In this paper, a variation of the 2nd approach is studied and implemented, where an additional data structure is used to predict itemsets of the next iteration and cache them for later retrieval thus reducing database scans. The 2nd approach is selected because it provides high flexibility with the way itemsets get computed between different cores and mainly because of the similarity of the master-slave architecture between this method and the proposed one.

PROPOSED METHOD

Our approach focuses on the algorithm part of Apriori by trying to maximize the workload being executed in parallel and to minimize, as much as possible, the synchronization point delays by allowing a portion of the superset generation forming the candidates to be generated in parallel as well. Only the remaining part of the superset will be generated at the synchronization point.

The proposed algorithm is described in the following steps:

1.     Select one processor to be the master, the other N-1 processors are slaves

2.     Create a local Hash Table, at the master; we refer to it as G during the remaining part of this paper.

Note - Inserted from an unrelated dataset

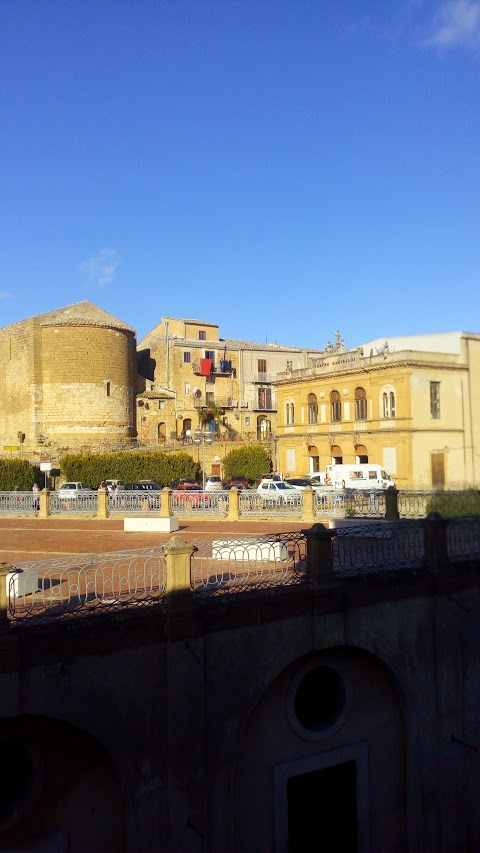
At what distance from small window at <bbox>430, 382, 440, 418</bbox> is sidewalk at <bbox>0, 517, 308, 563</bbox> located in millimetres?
19626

3.     Initialize K, the itemset size, to 1

4.     Generate the 1-itemsets normally using the master processor only

5.     At the master, divide the k-itemsets into N-1 groups and assign each group to exactly 1 of the available N-1 processors. Then for each processor:

a.      Lookup the support of each local itemset in G, if it’s not found, compute support.

b.     Prune itemsets that have their support less than the minimum support where minimum support is the threshold value to decide upon whether to drop or keep an itemset. It is also global to the entire system.

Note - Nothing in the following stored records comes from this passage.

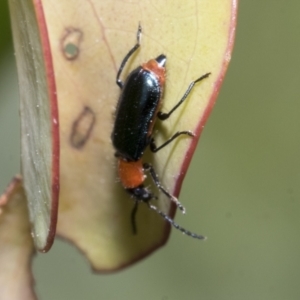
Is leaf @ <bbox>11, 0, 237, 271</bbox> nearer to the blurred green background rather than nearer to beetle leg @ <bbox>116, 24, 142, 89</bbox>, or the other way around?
beetle leg @ <bbox>116, 24, 142, 89</bbox>

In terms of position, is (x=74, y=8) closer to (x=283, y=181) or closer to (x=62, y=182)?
(x=62, y=182)

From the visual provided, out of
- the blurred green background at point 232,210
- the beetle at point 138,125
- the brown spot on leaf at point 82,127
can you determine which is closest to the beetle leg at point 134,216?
the beetle at point 138,125

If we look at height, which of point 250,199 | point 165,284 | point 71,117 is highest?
point 71,117

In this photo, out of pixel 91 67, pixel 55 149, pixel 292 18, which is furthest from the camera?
pixel 292 18

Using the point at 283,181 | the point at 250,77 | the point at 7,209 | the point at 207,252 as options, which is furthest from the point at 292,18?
the point at 7,209

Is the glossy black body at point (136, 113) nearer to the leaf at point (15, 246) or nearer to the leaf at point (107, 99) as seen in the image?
the leaf at point (107, 99)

c.      Generate the candidates of the K+1 itemsets from the local items and find their support.

d.     Store the results of the K+1 itemsets (the itemset and its support) into G.

e.      Send the master processor a signal indicating end of processing.

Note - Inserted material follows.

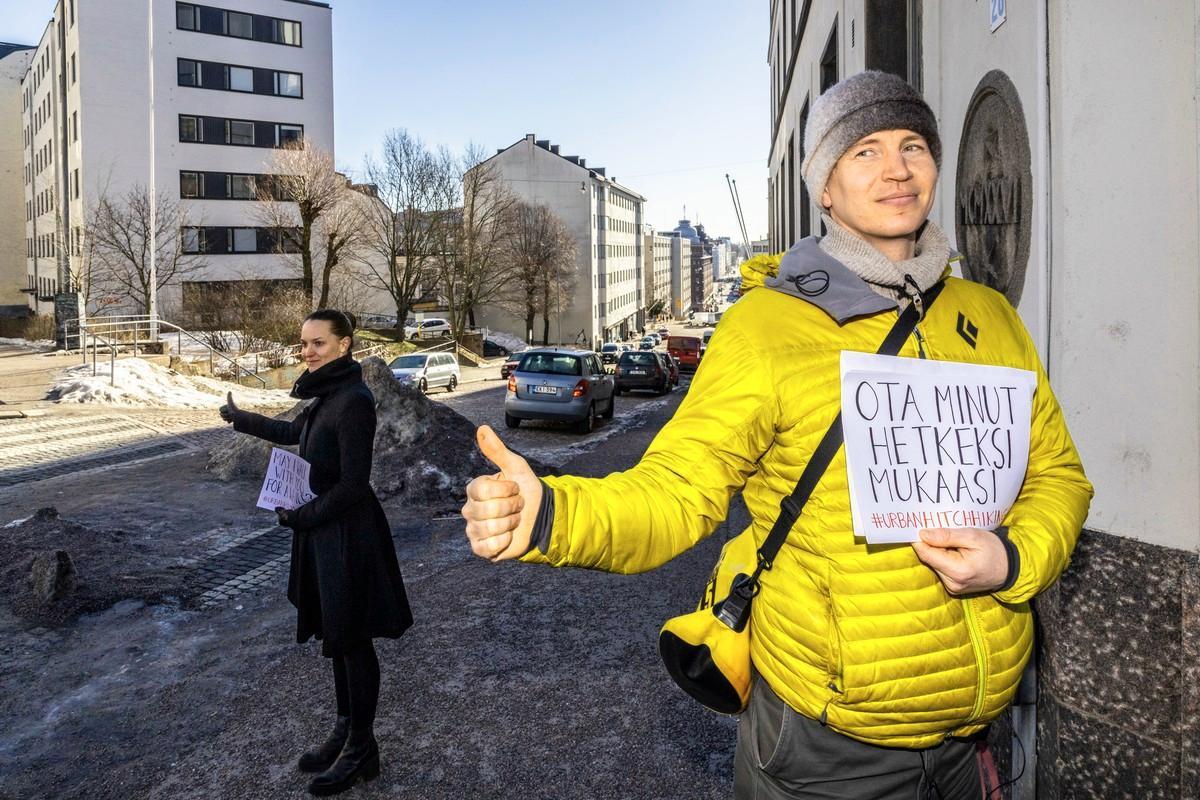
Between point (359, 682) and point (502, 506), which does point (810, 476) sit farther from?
point (359, 682)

6.      At the master processor, at the end of each arrival of a finalization signal:

a.      Generate the K+1 superset using itemsets in G.

7.     Increment K by 1.

8.     Go to step 2 and repeat until there are no more itemsets to generate.

EXPERIMRNTS & RESULTS

The goal of this experiment was to study the performance of parallelizing Apriori on CPU for large data sets. Iris database was used to train the system which is “perhaps the best known database to be found in the pattern recognition literature” [7]. The data set contains three classes of fifty instances each, where each class refers to a type of iris plant. Five attributes are present in this database which are Sepal Length, Sepal Width, Petal Length, Petal Width, and the class label attribute which can contain three values: “Iris-setosa”, “Iris-virginica” and “Iris-versicolour”.  These datasets were preprocessed before running the algorithm by building new data structures so that they can fit in memory. However, given the small number of records in the Iris database, the experiment would not reflect solid results, thus all the 50 records were cloned and randomly appended 1000 times on to a new larger Iris database of 50,000 total records. The experiment was implemented on an Intel 8-core machine and the obtained results were recorded were compared to performance statistics of state-of-the art Apriori. By applying the above mentioned parallel procedures, the CPU program was able to compete with the state-of-the art Apriori. Results showed that the proposed method is as fast as state-of-the art method but is better regarding BUS utilization where 75% bus utilization was incurred by state-of-the art apriori and 34% bus utilization was incurred by our proposed method. This greatly reduced total power consumption of the algorithm.

CONCLUSION

In this paper parallel Apriori algorithm was implemented by applying a new approach using intermediate data structure for computing and caching k+1 superset for use in future iterations to facilitate computation of the superset in parallel and increase degree of parallelism. The implementation of the parallel technique showed competing results with state-of-the art apriori in speed but outperformed it in bus utilization by 40% the running time of the algorithm which would make the algorithm efficient for energy consumption than the current best Apriori.